Nerden çıkmıştı şimdi bu aynaya bakma isteği. Her şey normal miydi ki sanki kendisini merak ediyordu. Adam kelimeyi duyduğunda kilolu yüzünde kaybolan küçücük gözlerini kocaman açtı.

“ Şşş… Bu kelime yasak, bilmiyor musun? ” Şaşkınlıkla tekrarladı. “ Yasak mı?”

“ Evet, ayna, spor, tartı gibi kelimeler yasak. Cezalandırılmak mı istiyorsun?” Sonra bu aşırı kilolu adam tekrar büyük ekrana bakarak gülmeye devam etti. Şimdi ne yapacaktı? Bunu düşünürken dev salonun kapısı büyük bir gürültüyle açıldı. Robota benzeyen iki tuhaf cisim herkesten daha kilolu ama halsizlikten bitap düşmüş bir adamı yanındaki boş koltuğa oturttular. Adam yığılıp kaldığı sandalyede bir şeyler mırıldanıyordu. Genç adam bu adamın ona bir şeyler anlatabileceğini düşündü. Zorlanarak da olsa halsiz adamın yanına ulaştı.

“ Bayım, acaba burada dönen olaylar hakkında bana bir şeyler anlatabilir misiniz?” Adam yavaşça kaldırdı kafasını. Yüzündeki şaşkınlığı gizleyemiyordu.

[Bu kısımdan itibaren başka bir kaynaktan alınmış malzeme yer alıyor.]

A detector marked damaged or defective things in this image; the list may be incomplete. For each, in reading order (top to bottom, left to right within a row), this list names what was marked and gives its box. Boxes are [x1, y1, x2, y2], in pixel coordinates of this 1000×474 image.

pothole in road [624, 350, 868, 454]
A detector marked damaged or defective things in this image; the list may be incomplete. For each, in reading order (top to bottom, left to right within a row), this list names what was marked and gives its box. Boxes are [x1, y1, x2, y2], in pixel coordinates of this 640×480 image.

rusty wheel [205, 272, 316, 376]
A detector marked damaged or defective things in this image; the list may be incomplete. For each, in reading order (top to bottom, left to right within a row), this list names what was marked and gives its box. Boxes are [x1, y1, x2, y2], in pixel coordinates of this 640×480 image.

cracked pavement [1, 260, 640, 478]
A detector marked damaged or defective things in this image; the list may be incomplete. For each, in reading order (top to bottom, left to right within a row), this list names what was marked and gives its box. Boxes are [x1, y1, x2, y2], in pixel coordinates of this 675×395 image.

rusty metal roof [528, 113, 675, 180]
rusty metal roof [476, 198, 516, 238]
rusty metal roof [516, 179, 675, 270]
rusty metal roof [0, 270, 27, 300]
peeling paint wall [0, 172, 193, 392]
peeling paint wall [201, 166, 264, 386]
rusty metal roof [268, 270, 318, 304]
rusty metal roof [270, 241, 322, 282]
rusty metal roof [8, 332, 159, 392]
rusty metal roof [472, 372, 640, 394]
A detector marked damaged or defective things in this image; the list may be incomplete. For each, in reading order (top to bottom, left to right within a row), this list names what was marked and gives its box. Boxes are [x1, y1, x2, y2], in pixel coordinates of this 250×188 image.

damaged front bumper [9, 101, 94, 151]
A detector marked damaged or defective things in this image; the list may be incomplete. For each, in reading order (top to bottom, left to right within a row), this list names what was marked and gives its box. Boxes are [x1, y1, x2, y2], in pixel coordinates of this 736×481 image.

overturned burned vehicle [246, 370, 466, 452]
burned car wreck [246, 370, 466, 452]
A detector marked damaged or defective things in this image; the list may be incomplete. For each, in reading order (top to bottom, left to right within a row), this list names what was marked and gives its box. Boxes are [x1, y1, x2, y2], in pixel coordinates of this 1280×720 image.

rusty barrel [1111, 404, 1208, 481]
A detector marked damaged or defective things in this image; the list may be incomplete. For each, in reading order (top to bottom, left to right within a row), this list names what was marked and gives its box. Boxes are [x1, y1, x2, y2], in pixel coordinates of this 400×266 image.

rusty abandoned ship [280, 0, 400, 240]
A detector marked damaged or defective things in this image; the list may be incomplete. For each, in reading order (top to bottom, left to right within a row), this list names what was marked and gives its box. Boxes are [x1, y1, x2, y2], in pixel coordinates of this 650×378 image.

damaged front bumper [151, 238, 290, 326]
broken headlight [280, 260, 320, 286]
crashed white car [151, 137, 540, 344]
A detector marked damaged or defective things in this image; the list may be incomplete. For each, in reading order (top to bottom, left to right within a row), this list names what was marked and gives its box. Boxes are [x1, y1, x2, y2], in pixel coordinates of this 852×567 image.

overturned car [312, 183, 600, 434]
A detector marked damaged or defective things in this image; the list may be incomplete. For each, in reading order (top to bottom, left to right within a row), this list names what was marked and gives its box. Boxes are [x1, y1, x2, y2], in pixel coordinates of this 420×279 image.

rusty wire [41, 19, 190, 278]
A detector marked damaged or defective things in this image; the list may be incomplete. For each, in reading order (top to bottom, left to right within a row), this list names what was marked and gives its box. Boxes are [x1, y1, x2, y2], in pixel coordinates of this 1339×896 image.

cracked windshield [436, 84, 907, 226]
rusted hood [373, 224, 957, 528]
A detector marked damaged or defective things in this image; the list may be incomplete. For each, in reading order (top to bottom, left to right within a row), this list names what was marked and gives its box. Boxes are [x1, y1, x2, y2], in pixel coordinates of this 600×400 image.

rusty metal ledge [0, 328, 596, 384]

“ Burada yeni misin? Ya da ilaçlar yüzünden hafızanı kaybetmiş olmalısın.” Yeni olup olmadığını ya da hafızasını kaybedip kaybetmediğini bilmiyordu. Yine de bir şeyler öğrenmek için evet dercesine salladı kafasını. Halsiz adam arada sırada kesilen ve oldukça az duyulan bir sesle anlatmaya başladı.

“ Bundan yaklaşık elli yıl önce gezegenimize birtakım uzay araçları geldi. Bize dost olduklarını söyleyerek kendi gezegenlerini tanıtmak için bir iki grup insan götürdüler. Geri dönenler buradaki hayattan ve kolaylığından bahsettiler, diğerlerine. Ve bir yılda milyonlarca insan yerleşti bu gezegene. Dünya gittikçe boşalıyordu. Tabi benim gibi direnenlerde vardı. Önce bu yaratıklar bize dokunmadılar fakat sonra zorla buraya getirilmeye başlandık. Vücudumuza bir ilaç verdiler. Bu ilaç bize ayağa kalkamayacak derecede kilo aldırdı. Bazılarımız hafızasını kaybetti. Hepimiz olduğumuz yaşta kaldık. Hiç yaşlanmadık. İşte yıllardır bu gezegende, bu satılık gezegende yaşıyorum. Ve her gün en az üç kere cezalandırılıyorum. Ceza ise bir kilo tatlı yemek. Bazılarımız bu ceza yüzünden şeker komasına girip öldü. Kısacası bu yaratıklar bizi buraya tıkıp kendi kendimizi öldürmemizi bekliyorlar. Bu sırada da kendileri dünyamızda zevk ve sefa sürüyorlar.”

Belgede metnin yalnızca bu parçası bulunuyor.